Rewrite the stretch of the blog post about finishing Pagemaster from "Of course the" through "gets up there.", changing "movie" to "film" wherever it appears.

Page extract:
-- start --
Of course the city is called 'SF SOKYO'.

Not a bug, it's a feature:

February 16th, 2017 at 11:32 am | Comments & Trackbacks (0) | Permalink

Finished Pagemaster (SNES)

Do you remember this 1994 Macaulay Culkin movie? I had seen it a long time ago, this is the video game tie-in. It has the guy from Home Alone and when he reads some book he enters this alternate universe and there's cartoons / he becomes a cartoon. This another classic '16-bit movie tie-in platformer'- not quite as punishingly heard as some of the Disney ones (the Aladdin game, and the Lion King game, omg...) but gets up there.
-- end --
Data entries:
-- start --
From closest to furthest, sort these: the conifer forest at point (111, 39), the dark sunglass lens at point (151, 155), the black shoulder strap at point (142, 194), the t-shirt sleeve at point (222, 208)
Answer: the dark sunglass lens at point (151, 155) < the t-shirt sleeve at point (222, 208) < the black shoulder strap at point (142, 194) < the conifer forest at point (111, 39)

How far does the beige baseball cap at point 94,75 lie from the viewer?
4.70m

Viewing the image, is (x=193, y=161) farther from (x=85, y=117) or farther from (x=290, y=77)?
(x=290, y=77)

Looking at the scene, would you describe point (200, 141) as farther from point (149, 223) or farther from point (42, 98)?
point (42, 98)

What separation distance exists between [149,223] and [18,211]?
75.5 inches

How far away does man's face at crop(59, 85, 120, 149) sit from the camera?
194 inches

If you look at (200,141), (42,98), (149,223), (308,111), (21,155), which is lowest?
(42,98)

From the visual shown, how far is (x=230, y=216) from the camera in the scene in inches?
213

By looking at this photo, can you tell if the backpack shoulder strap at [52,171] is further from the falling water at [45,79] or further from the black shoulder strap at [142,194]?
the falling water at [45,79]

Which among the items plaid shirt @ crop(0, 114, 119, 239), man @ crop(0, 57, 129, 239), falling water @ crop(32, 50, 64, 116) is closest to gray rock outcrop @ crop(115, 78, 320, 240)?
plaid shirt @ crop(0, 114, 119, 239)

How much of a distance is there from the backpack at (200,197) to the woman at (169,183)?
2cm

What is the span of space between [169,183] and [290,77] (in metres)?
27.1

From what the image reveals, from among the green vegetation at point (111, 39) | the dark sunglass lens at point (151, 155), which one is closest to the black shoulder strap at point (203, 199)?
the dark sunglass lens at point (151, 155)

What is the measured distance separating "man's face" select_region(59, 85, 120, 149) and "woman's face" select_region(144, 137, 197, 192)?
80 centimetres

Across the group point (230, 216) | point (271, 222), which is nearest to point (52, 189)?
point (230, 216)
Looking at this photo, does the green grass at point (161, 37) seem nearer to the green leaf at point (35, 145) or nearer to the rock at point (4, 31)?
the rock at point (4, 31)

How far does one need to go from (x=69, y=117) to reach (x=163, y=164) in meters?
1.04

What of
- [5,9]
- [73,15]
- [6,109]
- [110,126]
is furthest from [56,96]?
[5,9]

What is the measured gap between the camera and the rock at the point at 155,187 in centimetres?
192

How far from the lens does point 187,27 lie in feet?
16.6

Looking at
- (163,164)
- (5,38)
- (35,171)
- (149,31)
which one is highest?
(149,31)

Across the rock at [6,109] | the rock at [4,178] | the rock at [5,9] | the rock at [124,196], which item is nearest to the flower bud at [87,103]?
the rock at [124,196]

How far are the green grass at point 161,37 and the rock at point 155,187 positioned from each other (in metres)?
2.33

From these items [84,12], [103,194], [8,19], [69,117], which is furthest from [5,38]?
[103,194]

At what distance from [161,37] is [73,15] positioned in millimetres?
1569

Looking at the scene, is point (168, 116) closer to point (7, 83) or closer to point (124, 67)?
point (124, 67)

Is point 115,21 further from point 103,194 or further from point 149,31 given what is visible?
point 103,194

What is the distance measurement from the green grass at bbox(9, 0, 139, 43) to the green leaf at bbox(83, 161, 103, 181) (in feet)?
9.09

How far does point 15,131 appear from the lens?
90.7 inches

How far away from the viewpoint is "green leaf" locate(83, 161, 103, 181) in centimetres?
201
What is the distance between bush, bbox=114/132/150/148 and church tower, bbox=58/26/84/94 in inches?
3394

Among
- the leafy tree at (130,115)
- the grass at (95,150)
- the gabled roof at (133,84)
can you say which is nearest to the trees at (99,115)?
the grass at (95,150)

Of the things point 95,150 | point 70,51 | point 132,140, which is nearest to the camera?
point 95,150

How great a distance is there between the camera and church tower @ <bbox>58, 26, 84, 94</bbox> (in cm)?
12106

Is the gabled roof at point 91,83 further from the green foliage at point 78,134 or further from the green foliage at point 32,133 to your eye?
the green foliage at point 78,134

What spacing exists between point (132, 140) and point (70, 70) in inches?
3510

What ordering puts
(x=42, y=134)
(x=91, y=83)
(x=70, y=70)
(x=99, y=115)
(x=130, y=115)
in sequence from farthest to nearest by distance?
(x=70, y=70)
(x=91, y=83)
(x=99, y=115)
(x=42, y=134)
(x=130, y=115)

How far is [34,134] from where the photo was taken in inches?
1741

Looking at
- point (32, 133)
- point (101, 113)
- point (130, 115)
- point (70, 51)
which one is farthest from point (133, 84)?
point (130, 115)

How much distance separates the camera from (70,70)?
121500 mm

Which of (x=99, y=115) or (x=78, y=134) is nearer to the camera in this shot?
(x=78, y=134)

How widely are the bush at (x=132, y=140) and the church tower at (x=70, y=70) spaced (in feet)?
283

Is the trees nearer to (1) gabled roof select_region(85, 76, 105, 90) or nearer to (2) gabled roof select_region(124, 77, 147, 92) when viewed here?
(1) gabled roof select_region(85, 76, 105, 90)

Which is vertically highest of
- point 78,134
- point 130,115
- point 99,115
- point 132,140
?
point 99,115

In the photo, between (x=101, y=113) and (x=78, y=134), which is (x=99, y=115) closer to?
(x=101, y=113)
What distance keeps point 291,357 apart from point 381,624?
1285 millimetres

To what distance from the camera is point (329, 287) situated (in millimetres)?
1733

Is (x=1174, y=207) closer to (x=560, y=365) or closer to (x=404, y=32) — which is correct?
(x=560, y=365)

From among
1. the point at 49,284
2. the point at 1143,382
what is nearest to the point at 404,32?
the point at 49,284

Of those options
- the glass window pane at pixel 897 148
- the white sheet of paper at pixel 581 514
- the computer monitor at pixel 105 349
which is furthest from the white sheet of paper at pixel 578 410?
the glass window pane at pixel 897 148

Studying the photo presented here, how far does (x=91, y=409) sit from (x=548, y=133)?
-- end --
Task result:
Of course the city is called 'SF SOKYO'.

Not a bug, it's a feature:

February 16th, 2017 at 11:32 am | Comments & Trackbacks (0) | Permalink

Finished Pagemaster (SNES)

Do you remember this 1994 Macaulay Culkin film? I had seen it a long time ago, this is the video game tie-in. It has the guy from Home Alone and when he reads some book he enters this alternate universe and there's cartoons / he becomes a cartoon. This another classic '16-bit film tie-in platformer'- not quite as punishingly heard as some of the Disney ones (the Aladdin game, and the Lion King game, omg...) but gets up there.